__EXERCISE DETAILS__: Format the items below as a two-column CSV with the header columns "prompt" and "labels" and one row per item. Put each item's text under "prompt" and its answer under "labels", wrap every field in double quotes, turn line breaks into spaces, and leave out the pictures.

-- Start of PROVIDED ENTRIES --

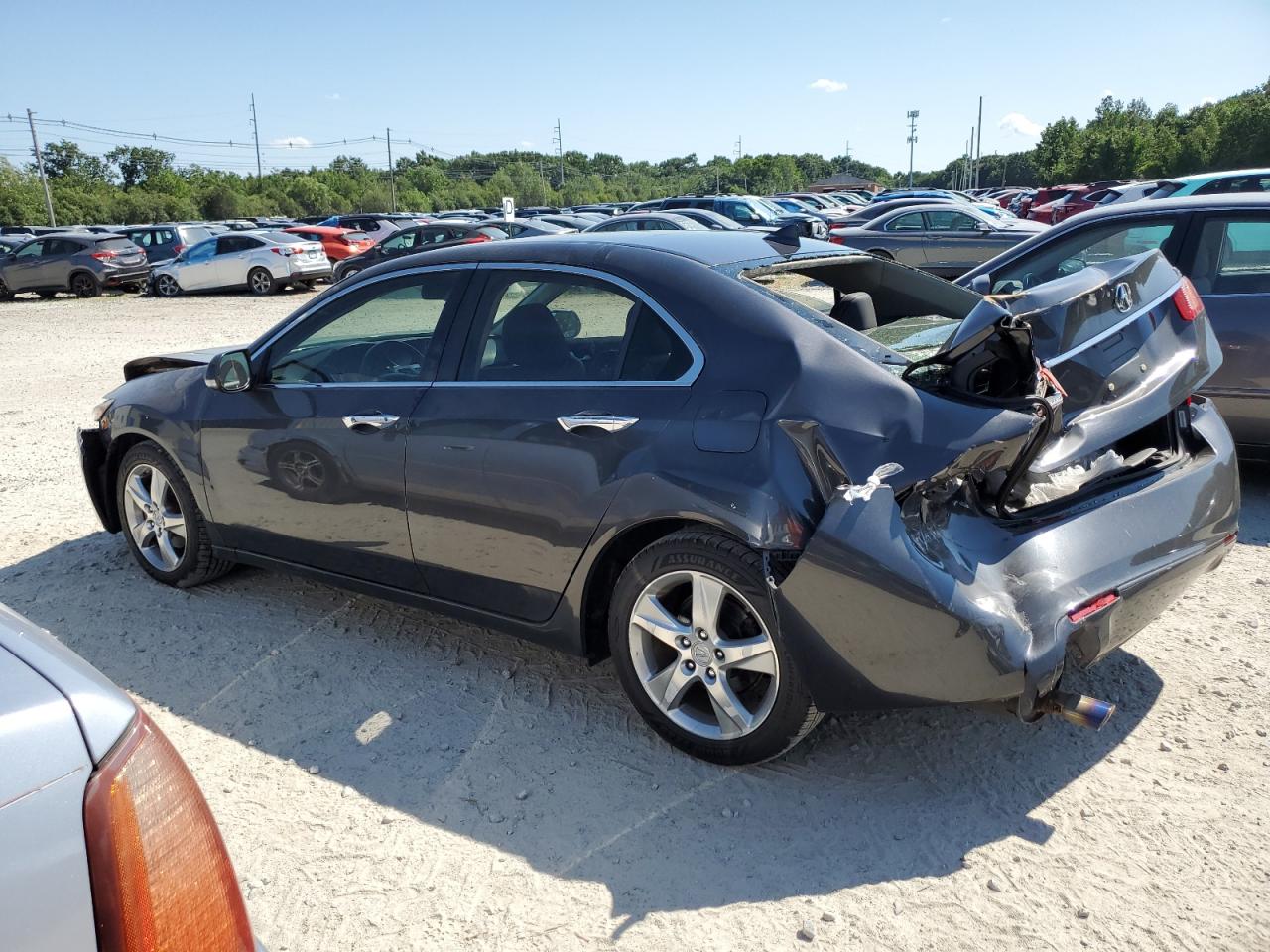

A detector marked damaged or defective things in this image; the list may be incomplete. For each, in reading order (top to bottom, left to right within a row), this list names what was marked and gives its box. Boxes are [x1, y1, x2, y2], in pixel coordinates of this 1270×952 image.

damaged gray sedan [81, 233, 1239, 767]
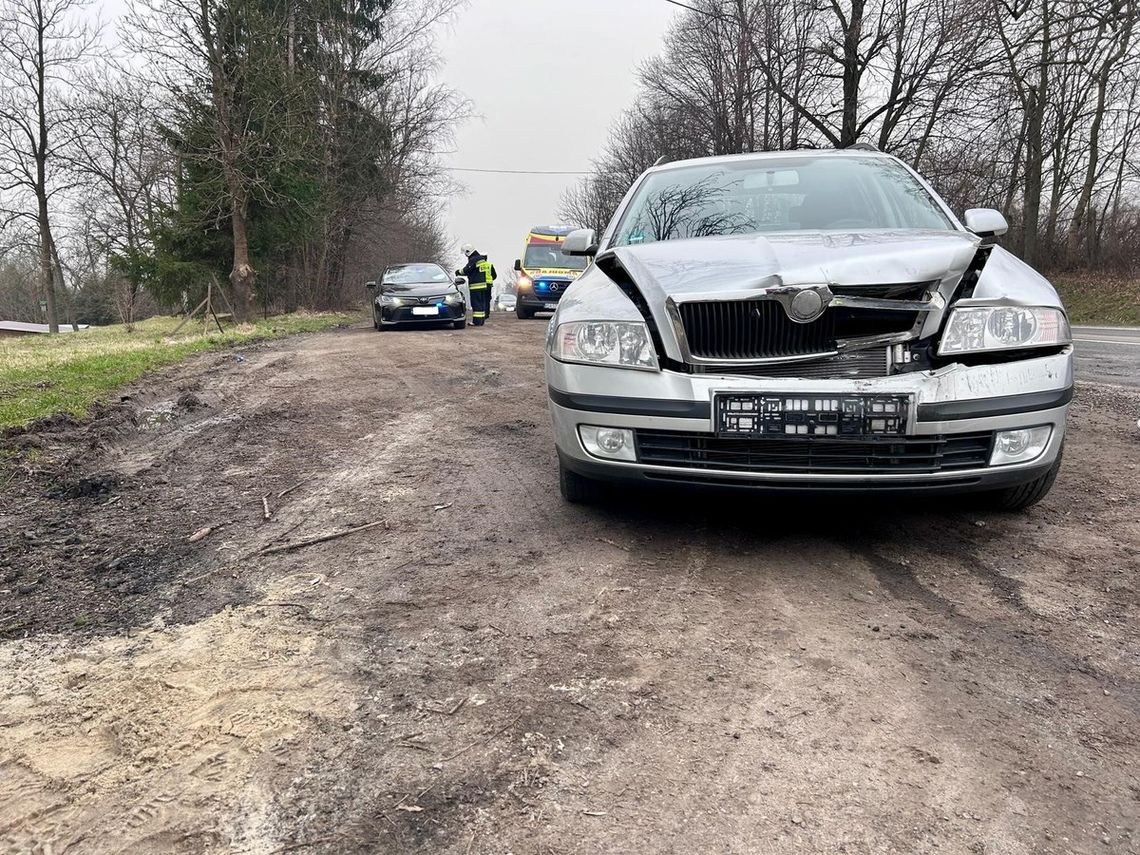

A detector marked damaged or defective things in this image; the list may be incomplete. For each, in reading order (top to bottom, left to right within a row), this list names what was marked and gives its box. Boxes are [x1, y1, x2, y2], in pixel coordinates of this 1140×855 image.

broken headlight area [552, 320, 656, 372]
damaged silver car [544, 149, 1072, 508]
broken headlight area [932, 306, 1064, 356]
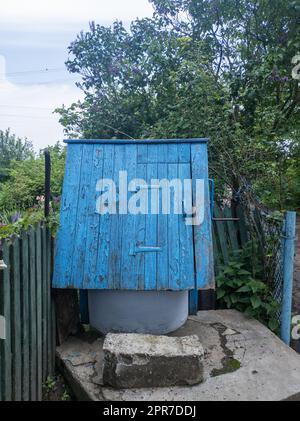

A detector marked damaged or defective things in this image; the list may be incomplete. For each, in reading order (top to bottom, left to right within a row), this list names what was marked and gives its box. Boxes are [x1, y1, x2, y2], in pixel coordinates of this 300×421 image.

cracked concrete base [55, 308, 300, 400]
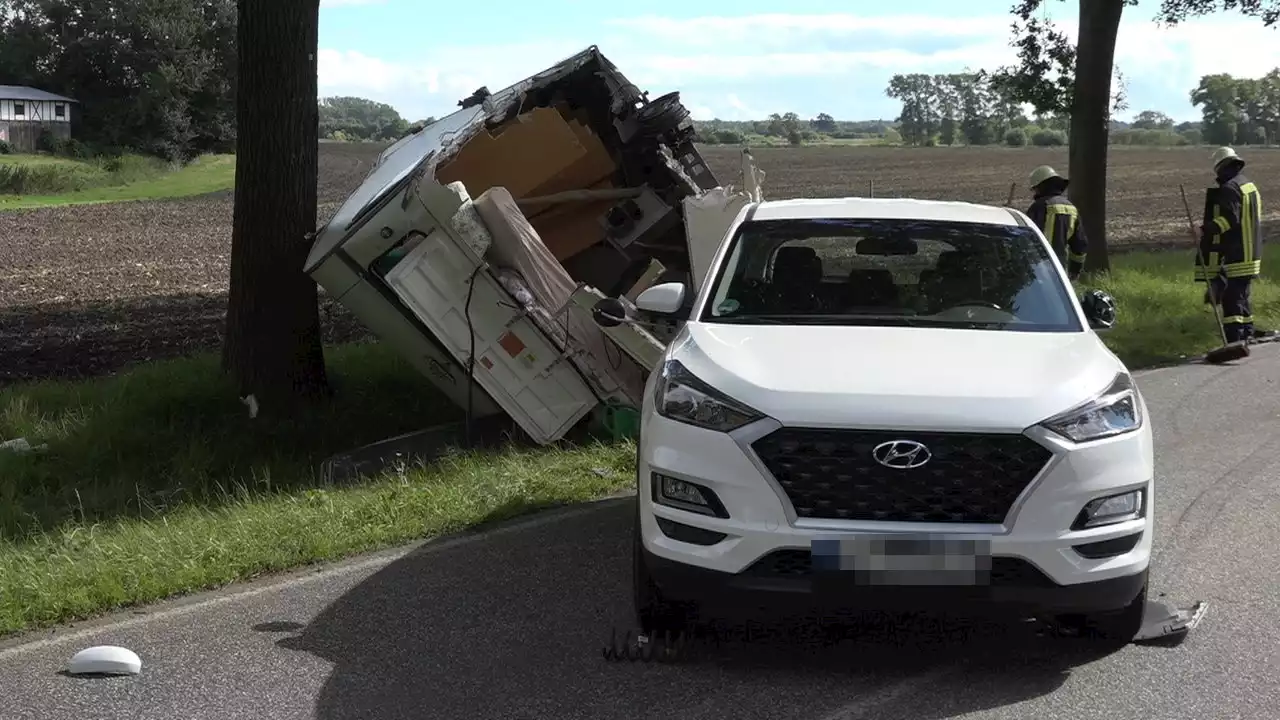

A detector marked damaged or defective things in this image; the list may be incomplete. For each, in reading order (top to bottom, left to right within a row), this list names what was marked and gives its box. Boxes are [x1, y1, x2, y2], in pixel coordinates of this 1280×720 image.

torn caravan roof [303, 44, 752, 443]
broken car part on asphalt [302, 46, 757, 443]
damaged trailer [304, 46, 762, 443]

-- End of PROVIDED ENTRIES --

__RESPONSE TO THIS TASK__:
prompt,labels
"A detector marked damaged or defective things in this image; the list may be incomplete. For each, in reading order (top to bottom, left to right within a row), this list names what was marked and gives its box. Boxes are [x1, y1, x2, y2], in pixel coordinates of this 1270×952 image.","damaged gray sedan [81, 233, 1239, 767]"
"A detector marked damaged or defective things in this image; the list may be incomplete. For each, in reading order (top to bottom, left to right within a row), this list names what was marked and gives its box. Boxes are [x1, y1, x2, y2], in pixel coordinates of this 1140×855 image.","broken headlight area [552, 320, 656, 372] damaged silver car [544, 149, 1072, 508] broken headlight area [932, 306, 1064, 356]"
"A detector marked damaged or defective things in this image; the list may be incomplete. For each, in reading order (top to bottom, left to right within a row), this list names what was marked and gives its box. Boxes are [x1, y1, x2, y2], in pixel coordinates of this 300×421 image.","cracked concrete base [55, 308, 300, 400]"
"A detector marked damaged or defective things in this image; the list may be incomplete. For each, in reading order (top to bottom, left to right within a row), this list names what was marked and gives its box. Boxes are [x1, y1, x2, y2], in pixel coordinates of this 1280×720 image.","torn caravan roof [303, 44, 752, 443] broken car part on asphalt [302, 46, 757, 443] damaged trailer [304, 46, 762, 443]"